| HOW TO COMPLETE THIS TASK |
Leave the pictures out and write out exactly the lines from the top of the entries through the line containing "Invi Infographic tại nha khoa parkway".

| STUDY MATERIAL |

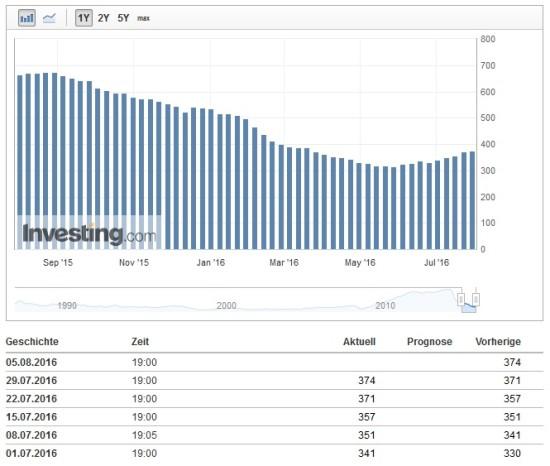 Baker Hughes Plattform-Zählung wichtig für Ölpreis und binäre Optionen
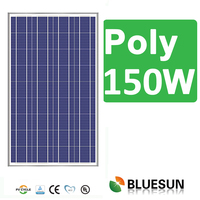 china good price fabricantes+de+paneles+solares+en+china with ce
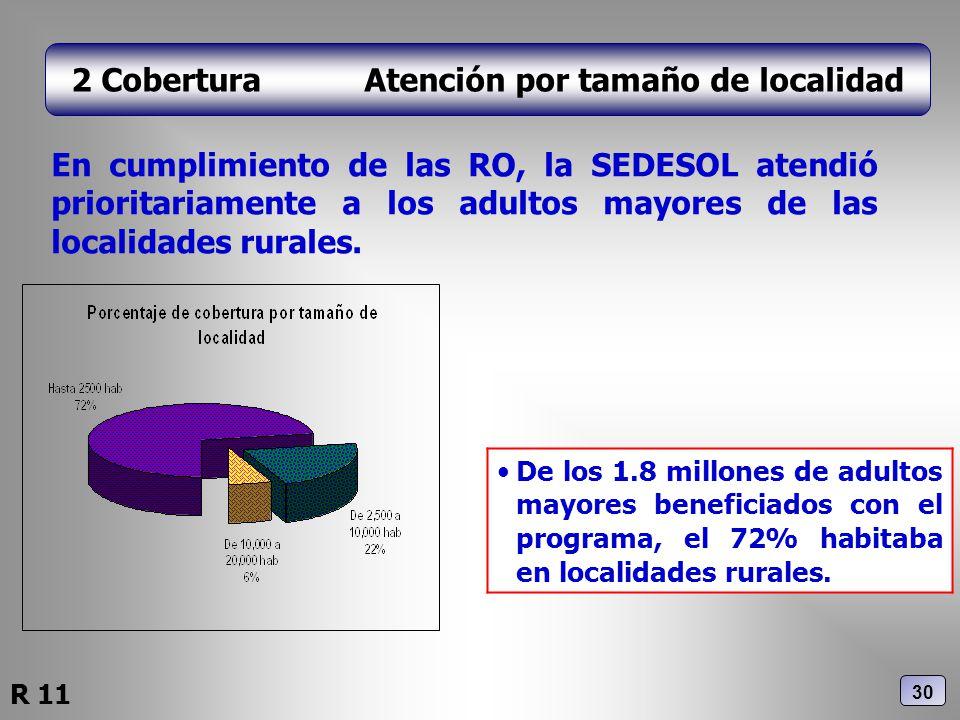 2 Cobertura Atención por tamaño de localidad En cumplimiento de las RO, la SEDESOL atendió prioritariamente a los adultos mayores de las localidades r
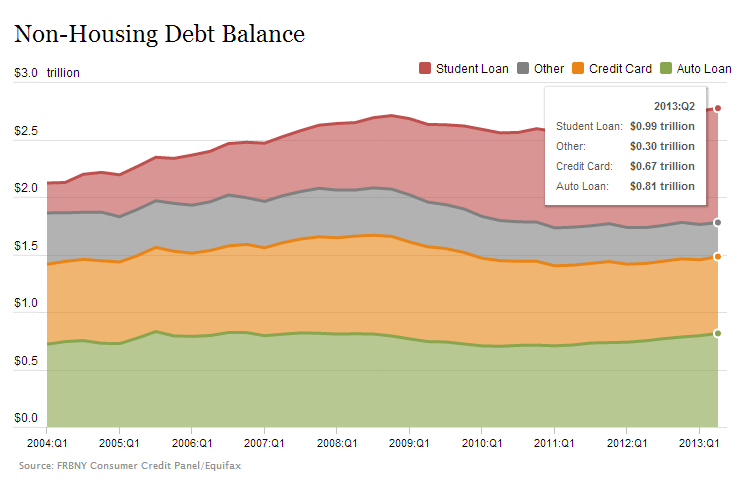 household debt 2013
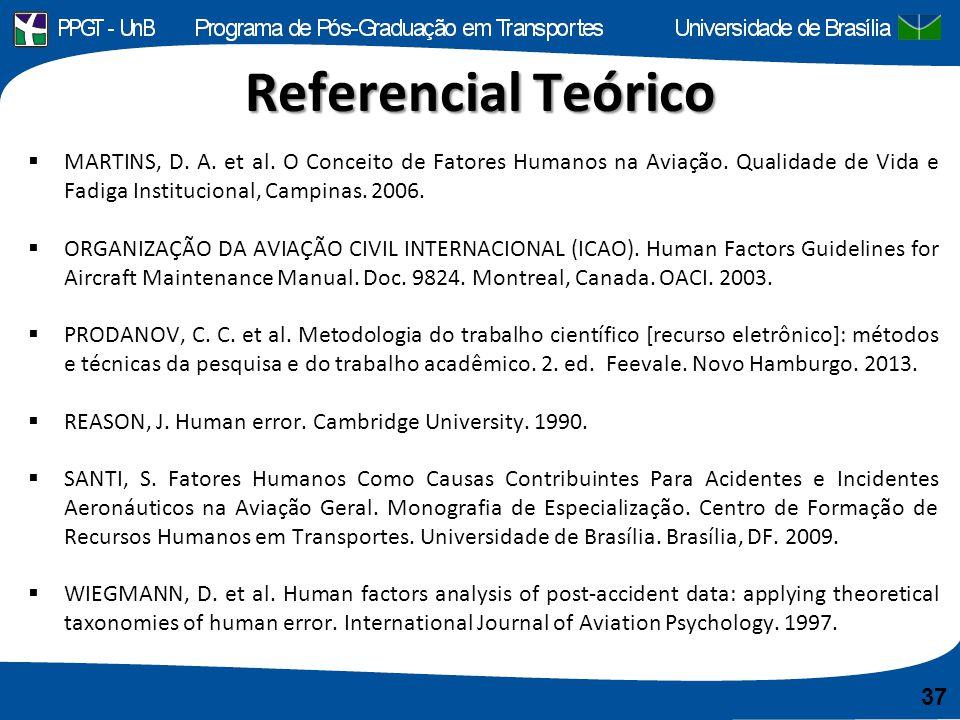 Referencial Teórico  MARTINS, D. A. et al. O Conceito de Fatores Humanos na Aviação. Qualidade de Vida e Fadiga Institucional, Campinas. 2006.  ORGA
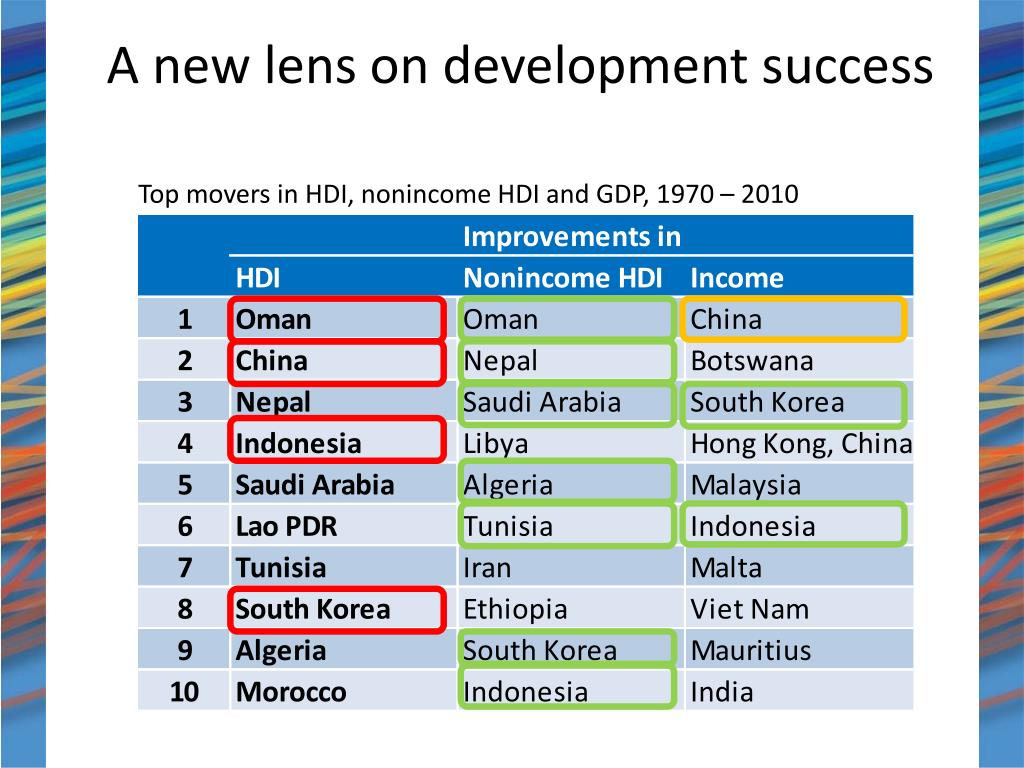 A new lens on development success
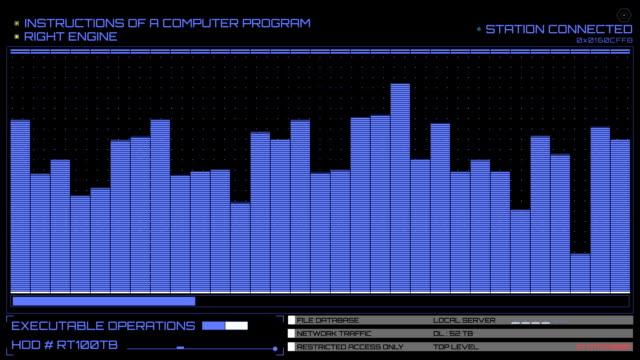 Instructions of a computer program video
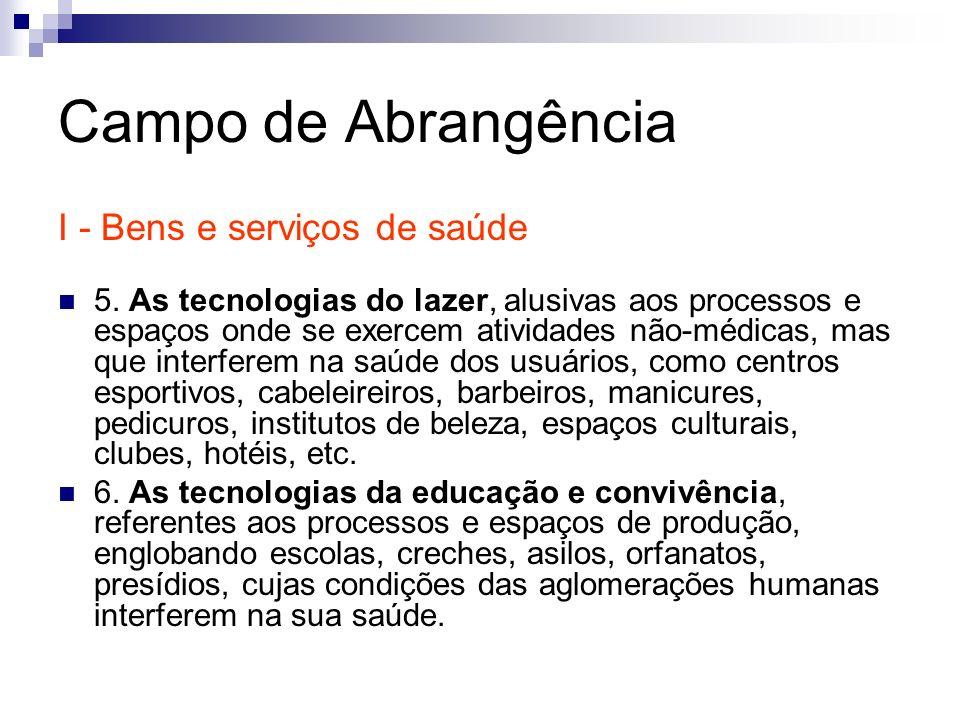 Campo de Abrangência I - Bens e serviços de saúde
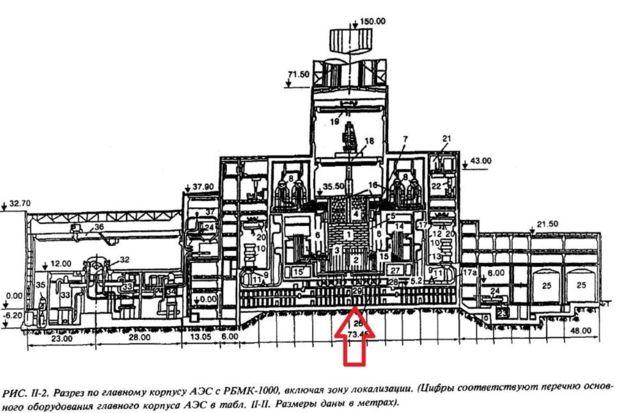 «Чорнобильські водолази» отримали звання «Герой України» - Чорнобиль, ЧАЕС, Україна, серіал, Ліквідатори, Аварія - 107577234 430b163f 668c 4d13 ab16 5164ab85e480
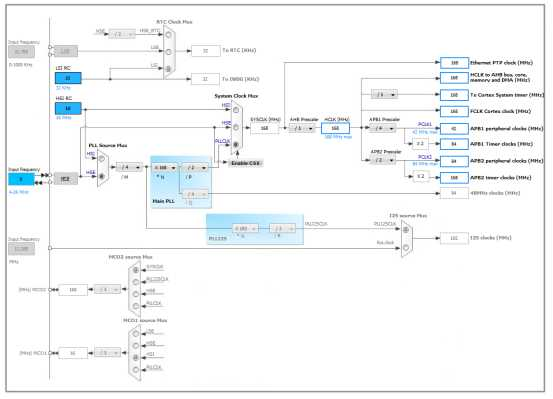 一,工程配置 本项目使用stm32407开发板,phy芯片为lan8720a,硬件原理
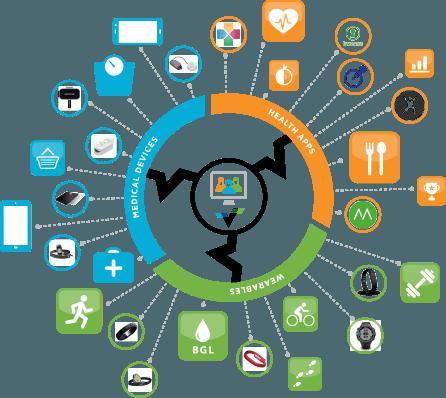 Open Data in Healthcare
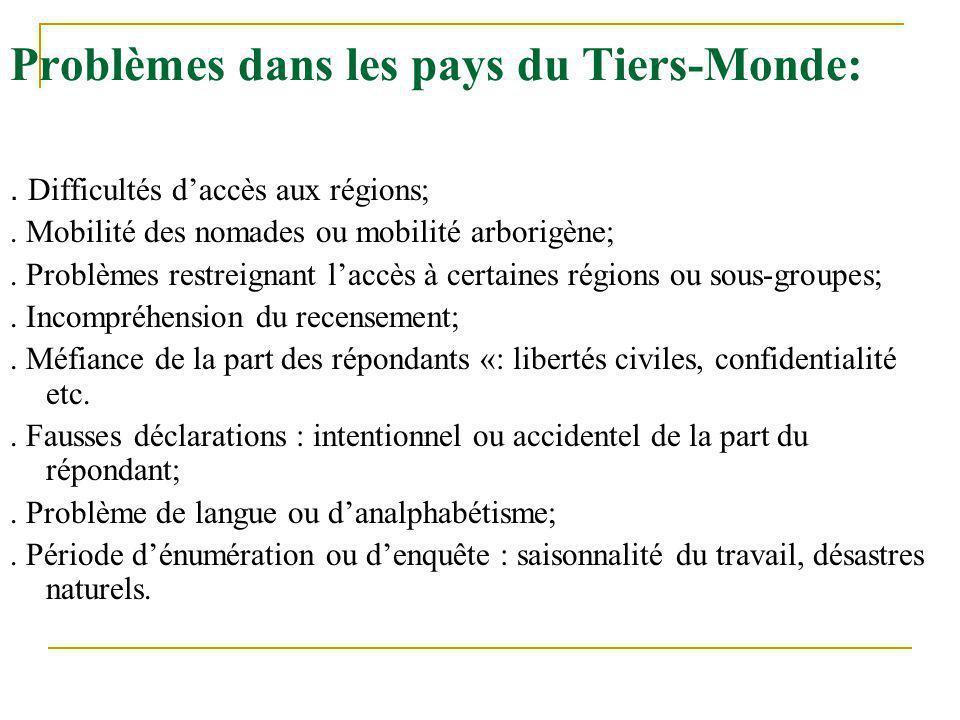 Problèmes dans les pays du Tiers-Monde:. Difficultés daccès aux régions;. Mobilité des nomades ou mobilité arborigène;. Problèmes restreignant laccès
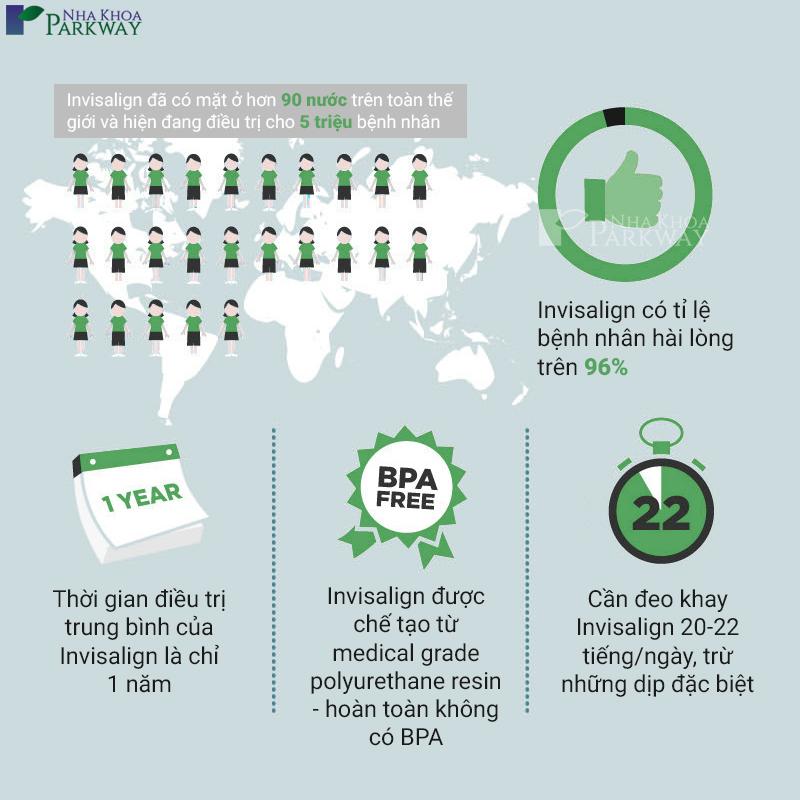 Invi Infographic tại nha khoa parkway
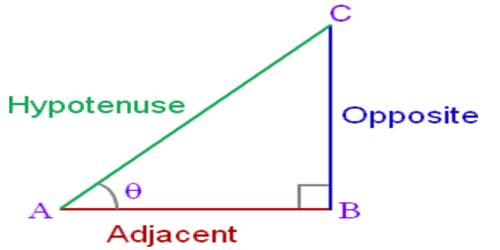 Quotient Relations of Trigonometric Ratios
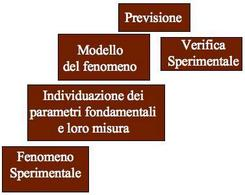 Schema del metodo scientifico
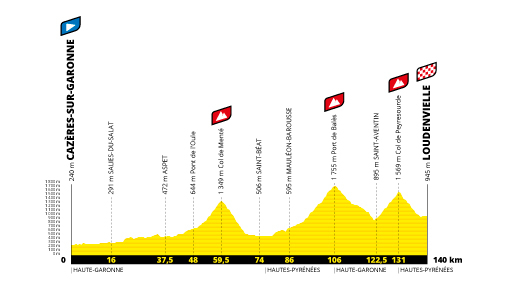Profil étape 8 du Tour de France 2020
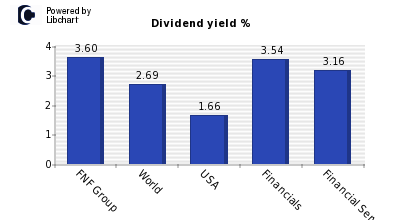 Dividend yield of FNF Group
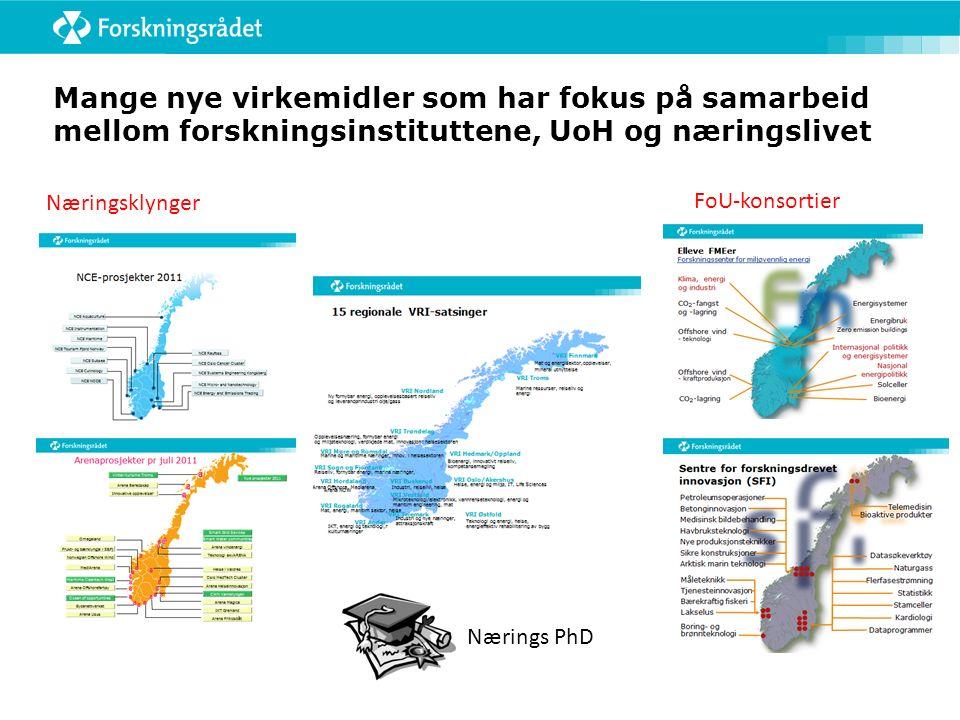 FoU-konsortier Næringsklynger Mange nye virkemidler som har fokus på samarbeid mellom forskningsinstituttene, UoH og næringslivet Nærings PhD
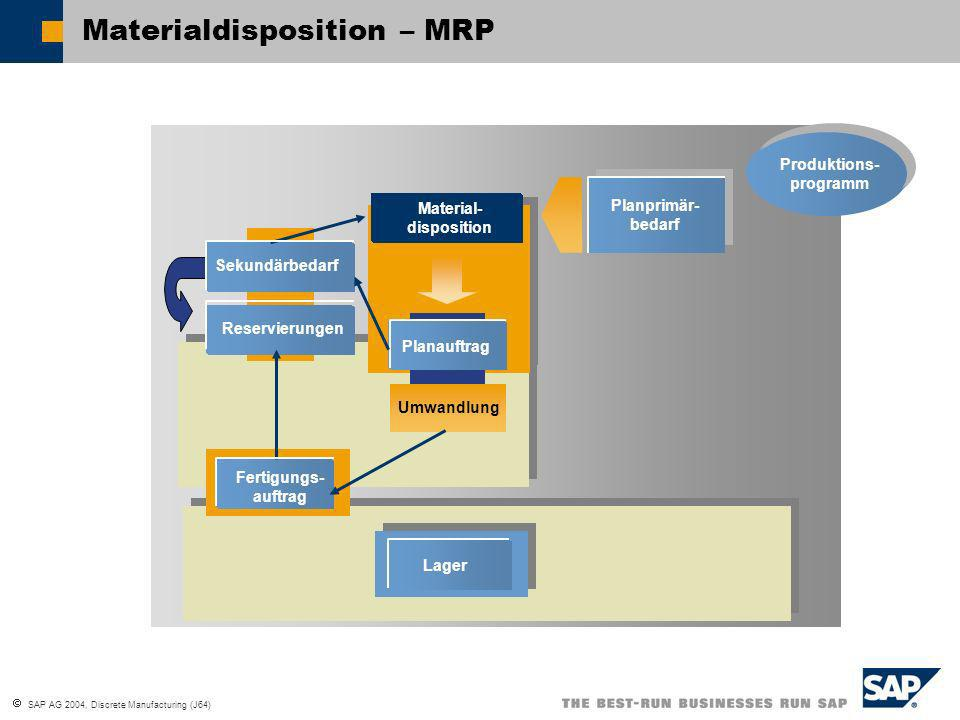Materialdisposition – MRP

| SOLUTION TO THIS TASK |
 Baker Hughes Plattform-Zählung wichtig für Ölpreis und binäre Optionen
 china good price fabricantes+de+paneles+solares+en+china with ce
 2 Cobertura Atención por tamaño de localidad En cumplimiento de las RO, la SEDESOL atendió prioritariamente a los adultos mayores de las localidades r
 household debt 2013
 Referencial Teórico  MARTINS, D. A. et al. O Conceito de Fatores Humanos na Aviação. Qualidade de Vida e Fadiga Institucional, Campinas. 2006.  ORGA
 A new lens on development success
 Instructions of a computer program video
 Campo de Abrangência I - Bens e serviços de saúde
 «Чорнобильські водолази» отримали звання «Герой України» - Чорнобиль, ЧАЕС, Україна, серіал, Ліквідатори, Аварія - 107577234 430b163f 668c 4d13 ab16 5164ab85e480
 一,工程配置 本项目使用stm32407开发板,phy芯片为lan8720a,硬件原理
 Open Data in Healthcare
 Problèmes dans les pays du Tiers-Monde:. Difficultés daccès aux régions;. Mobilité des nomades ou mobilité arborigène;. Problèmes restreignant laccès
 Invi Infographic tại nha khoa parkway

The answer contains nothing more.